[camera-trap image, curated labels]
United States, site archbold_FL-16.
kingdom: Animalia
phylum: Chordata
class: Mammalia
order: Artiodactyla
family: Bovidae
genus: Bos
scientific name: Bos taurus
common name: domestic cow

◆ **What is expected**:
Copy the material above verbatim.

◆ **The answer**:
[camera-trap image, curated labels]
United States, site archbold_FL-16.
kingdom: Animalia
phylum: Chordata
class: Mammalia
order: Artiodactyla
family: Bovidae
genus: Bos
scientific name: Bos taurus
common name: domestic cow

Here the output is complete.